Three years ago, Sister Carla Dolce, prioress of the Ursuline Convent, was faced with a serious challenge. The shrine on their State Street campus, built in 1928, was deteriorating, with a badly leaking slate roof, an entrance that was poorly lit and hard to navigate, and an interior that was dingy and dimly lighted. Even the pews were showing significant wear and tear. They were cracked and falling apart, with kneelers that were heavy, awkward and, in some cases, broken, said Leon Poché, a member of the shrine’s board.
Just replacing the slate roof — a necessity to preserving the shrine — seemed out of reach financially. The prioress, grasping for ideas, was thinking of getting donated slates and volunteer labor. “It was a terrible idea, it would have never worked, but it showed how hopeless we were,’’ Dolce said.
But the Ursuline nuns, who look to Our Lady of Prompt Succor as a provider of speedy answers to prayer, experienced exactly that.
Phyllis Taylor, whose philanthropist husband Patrick Taylor had replaced a termite-riddled floor in the shrine 20 years earlier, heard about their leaking roof. She donated the money for a new one, which was installed in 2013.
“The thing about Phyllis Taylor was not only the money and that we replaced the roof. She gave us hope that we could do it,’’ Dolce said. “She was sent by Our Lady of Prompt Succor. She was the answer to our prayers.’’
While the roof was the most critical renovation, the nuns didn’t want to stop there.

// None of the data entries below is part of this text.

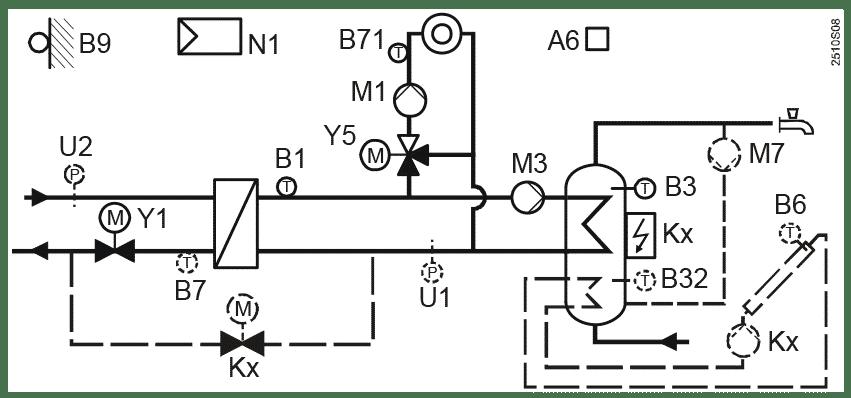 Siemenc RVD140-C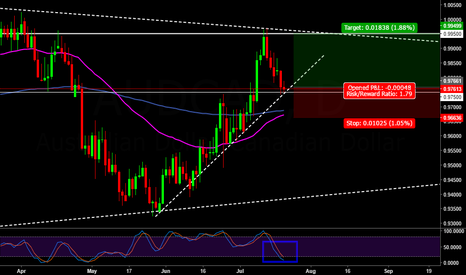 AUDCAD: AUDCAD Long setup on the Daily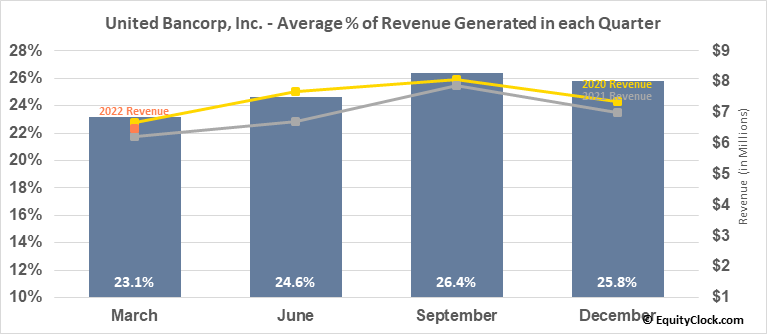 United Bancorp, Inc. (NASD:UBCP) Revenue Seasonality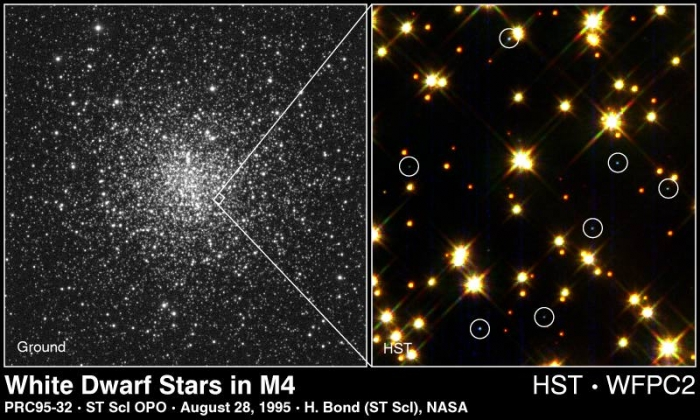 Two panel image comparing a ground-based image to a Hubble Space Telescope image of the star cluster M4.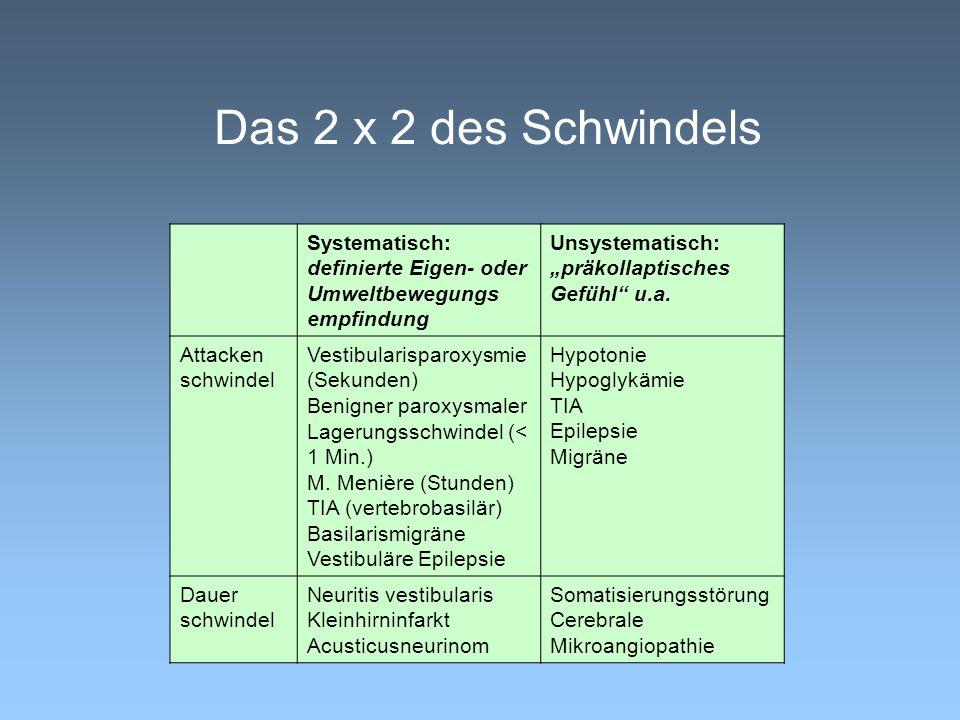Das 2 x 2 des Schwindels Systematisch: definierte Eigen- oder Umweltbewegungs empfindung Unsystematisch: präkollaptisches Gefühl u.a. Attacken schwi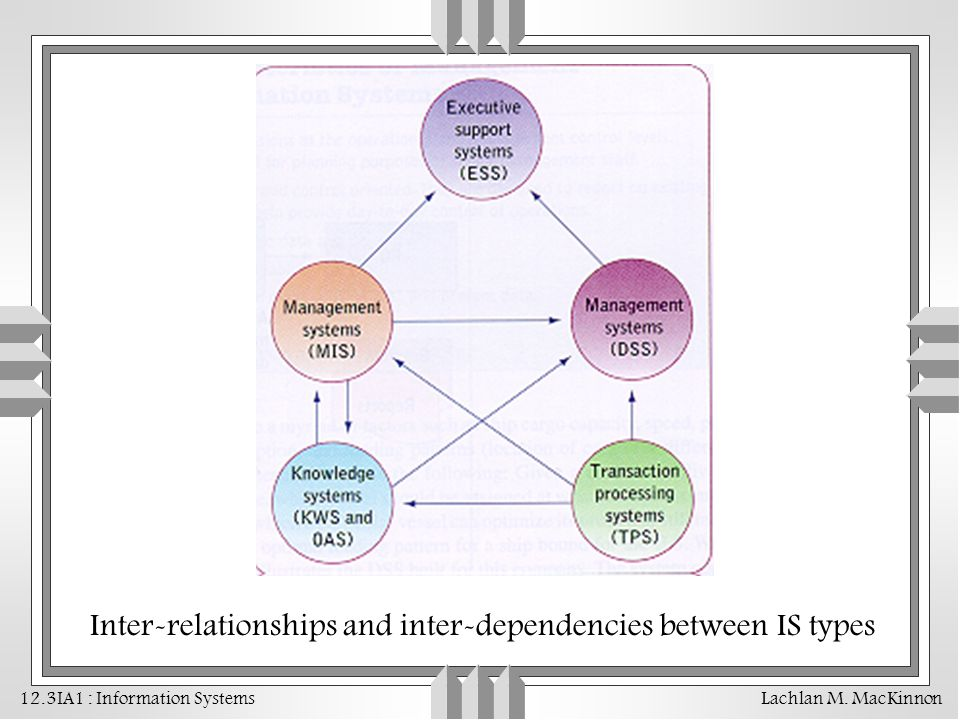 Inter-relationships and inter-dependencies between IS types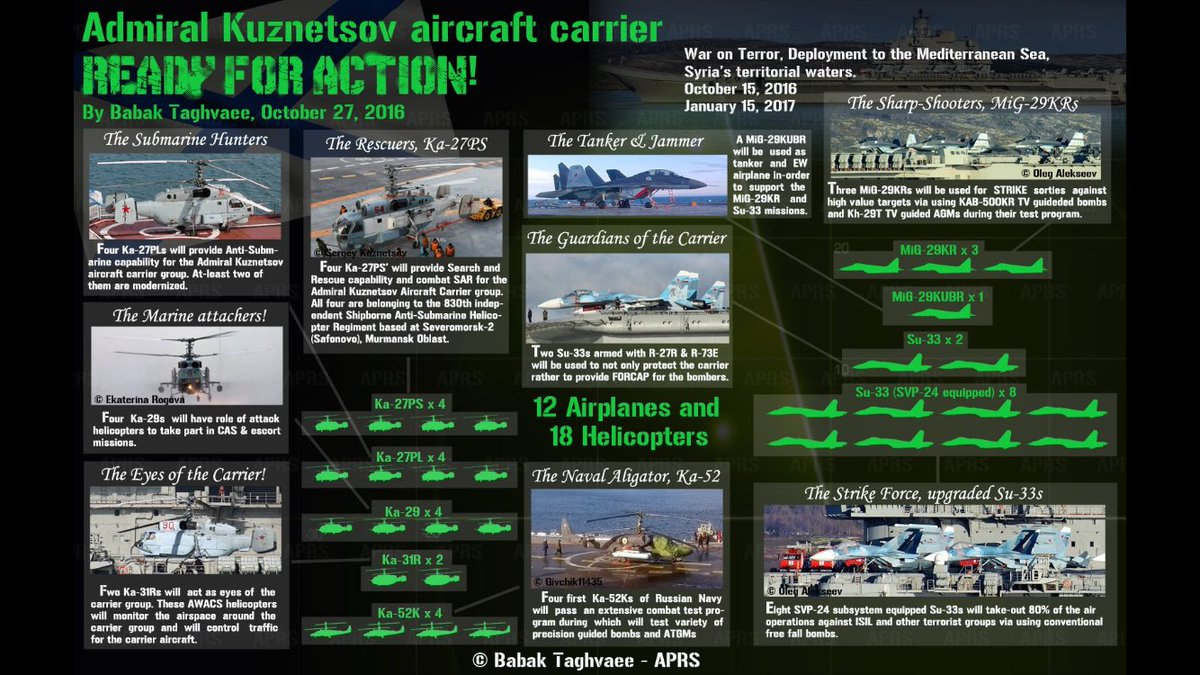 Armée Russe / Armed Forces of the Russian Federation - Page 24 CwkBroqWIAAJk-s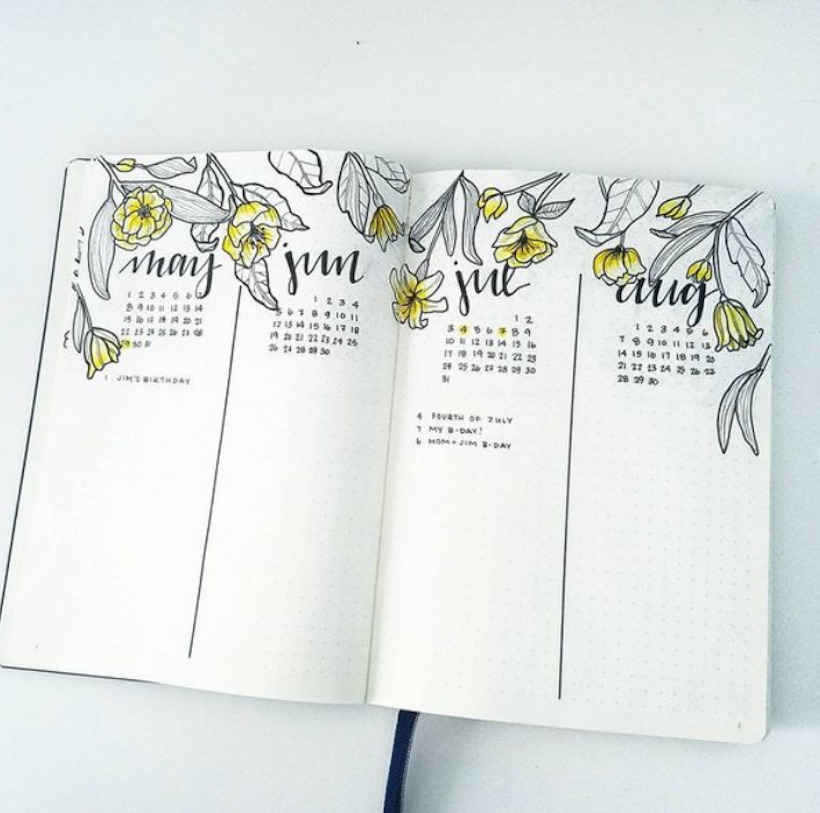 Example of Bullet Journal Future Log 1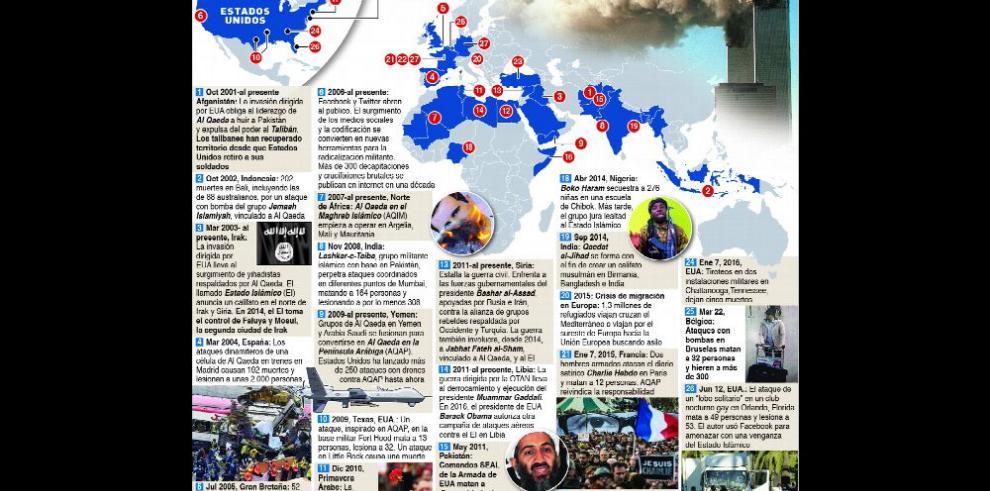 Washington recuerda la tragedia del 11-S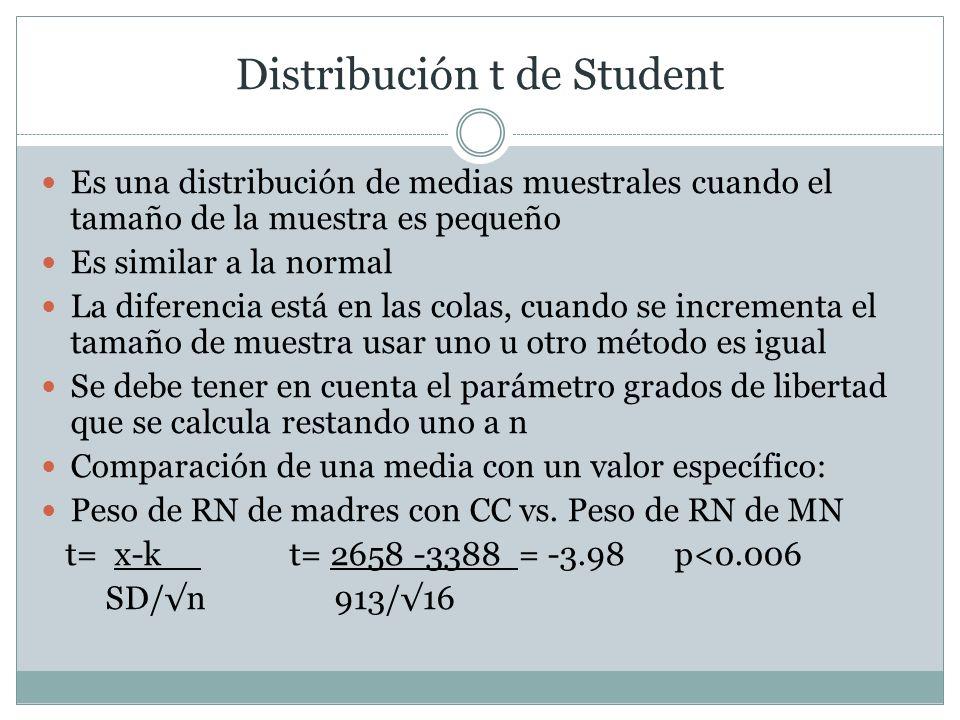 Distribución t de Student Es una distribución de medias muestrales cuando el tamaño de la muestra es pequeño Es similar a la normal La diferencia está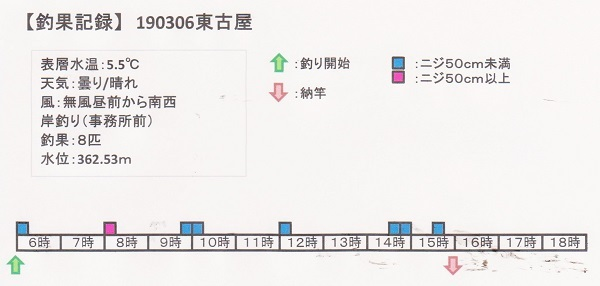 190306東古屋 001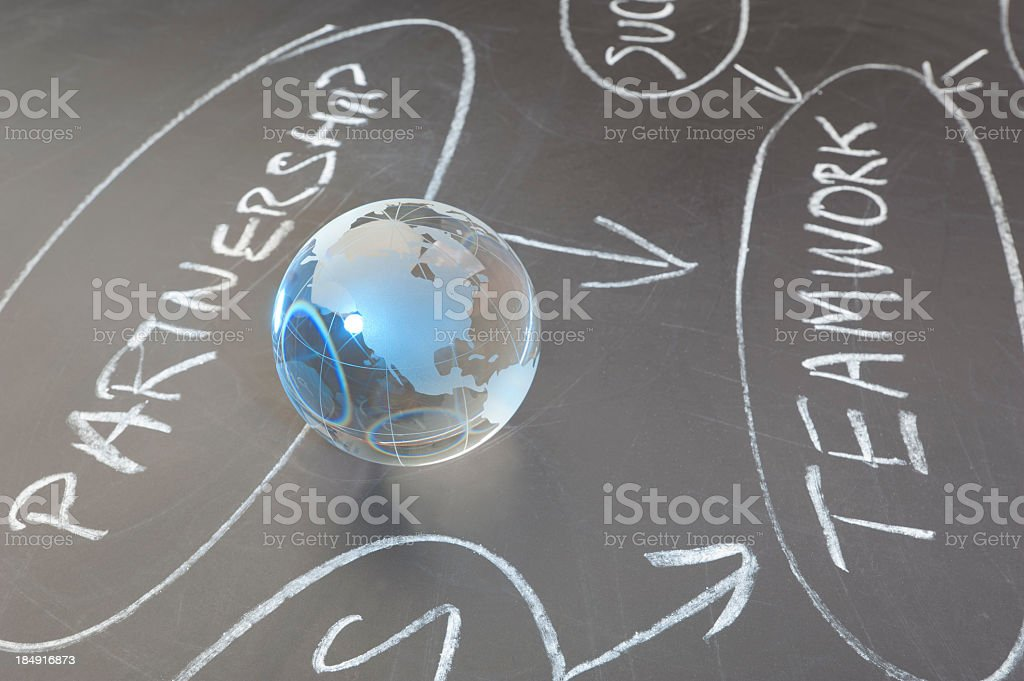 Partnership Flowchart on a chalk board royalty-free stock photo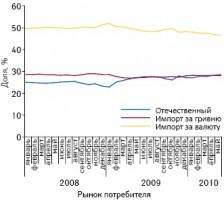 Долевое распределение аптечных продаж ЛС отечественного производства, импортируемых за гривню иза валюту нарынке потребителя вденежном выражении вянваре 2008 — мае 2010 г.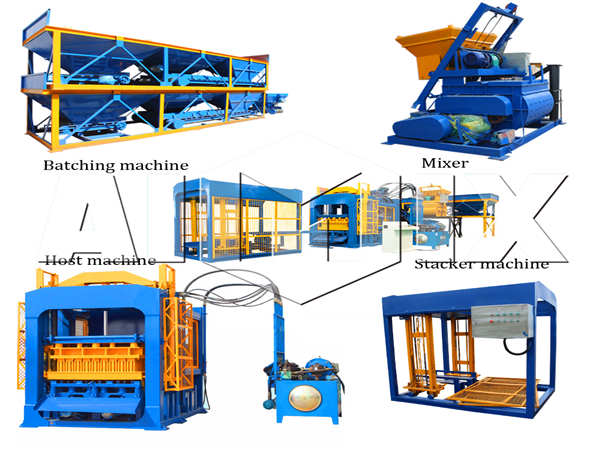 special design of the machine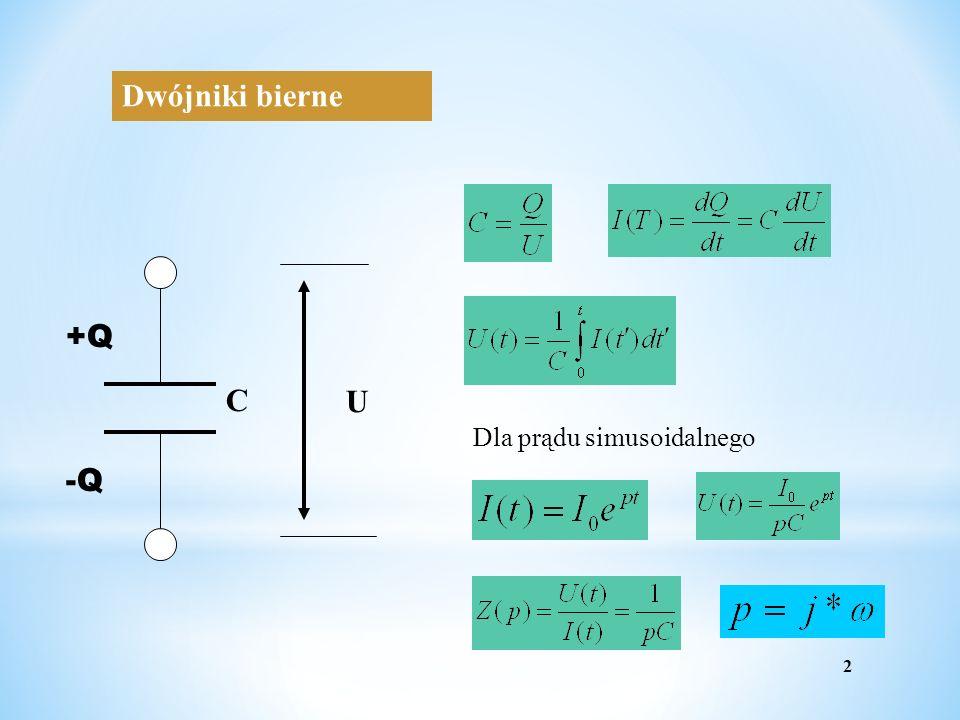 Dwójniki bierne +Q -Q U C Dla prądu simusoidalnego 2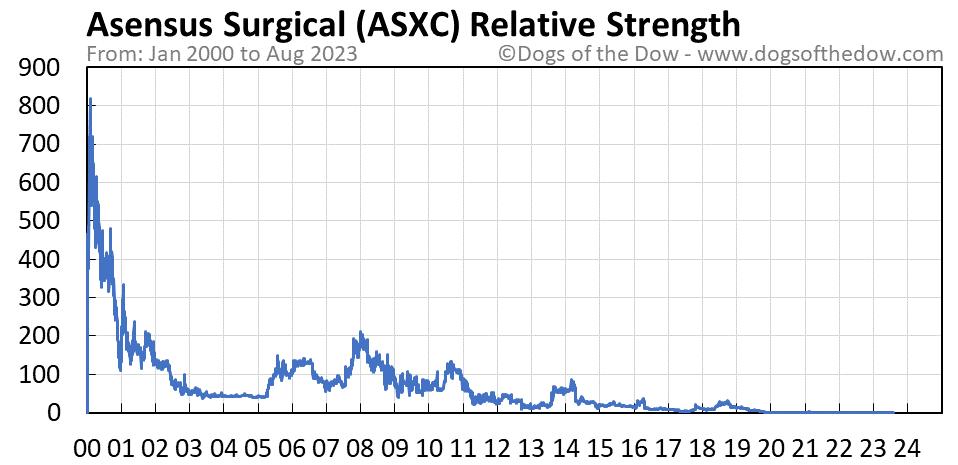 ASXC relative strength chart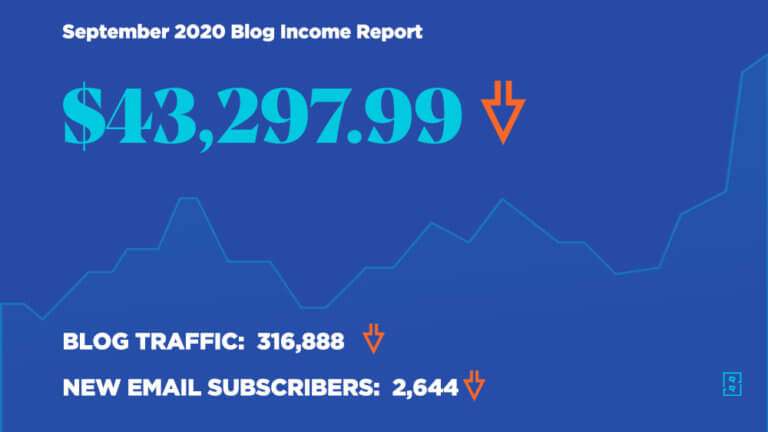 Blog Income Report September 2020 - How Ryan Robinson Made $43,297 Blogging This Month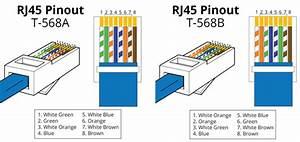 T568a Vs T568b  Was Ist Der Unterschied Zwischen Straight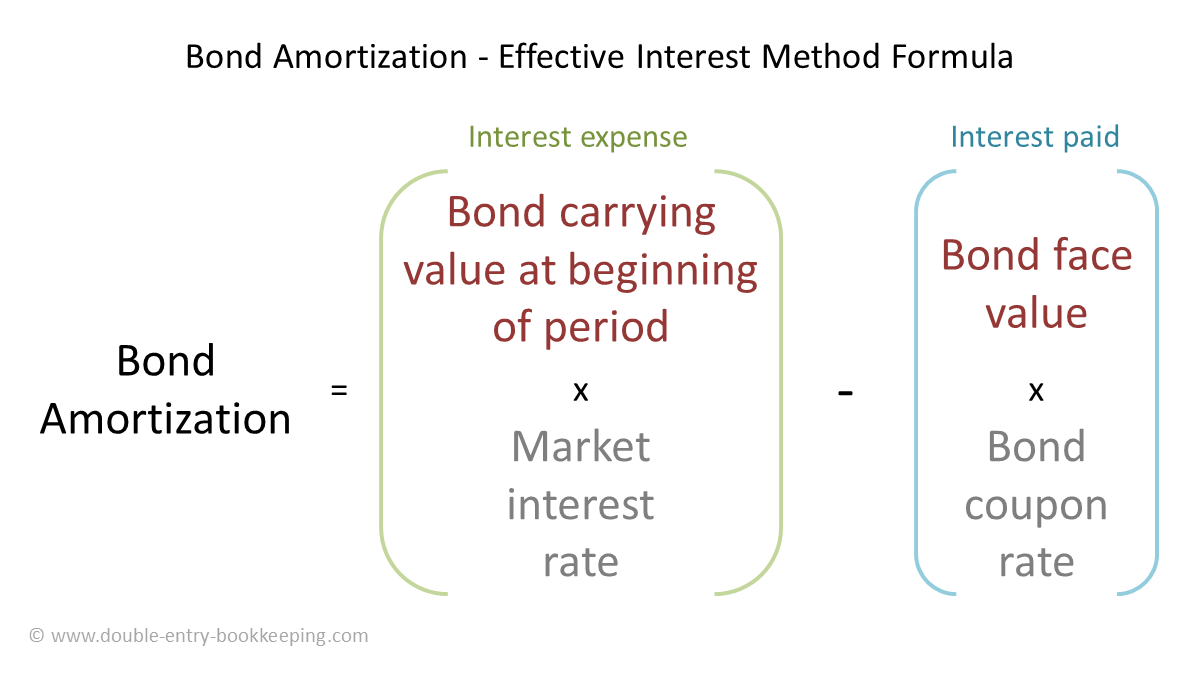 effective interest method bond amortization schedule formula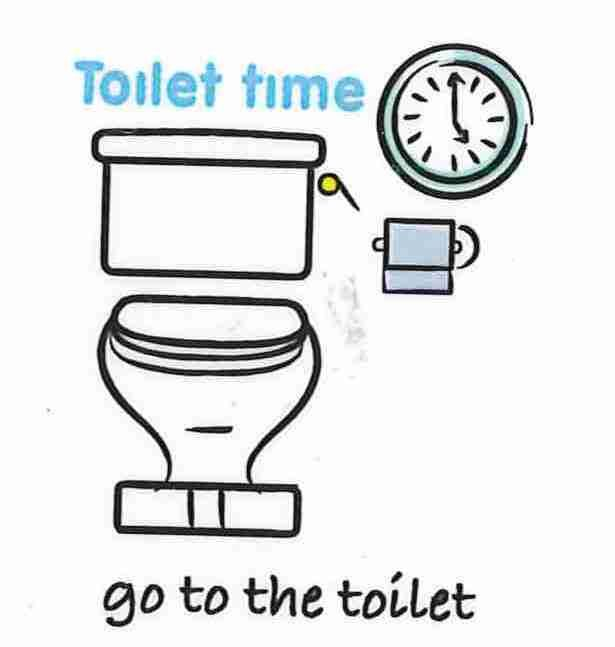 78 Best images about toileting on Pinterest Toilets Signs and Training 78  Best images about. Go To The Toilet  universalcouncil info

The entrance to the shrine wasn’t safe for worshippers, especially during the fall and winter when it’s dark at the end of the 5 p.m. weekday Mass.
The sisters also were thinking about the future needs of the aging building and wanted to create a $500,000 endowment to ensure its continued good repair. Their goal was to raise $2.5 million and finish the work in time for the 200th anniversary — a tall order, but one they expect to realize.
“Once Phyllis gave us the money, it just seemed like the money started coming in,’’ Poché said.
The nuns suddenly could afford to get building’s exterior waterproofed, the interior painted and the pews in the main chapel replaced. They also got new LED lighting and a modern sound system.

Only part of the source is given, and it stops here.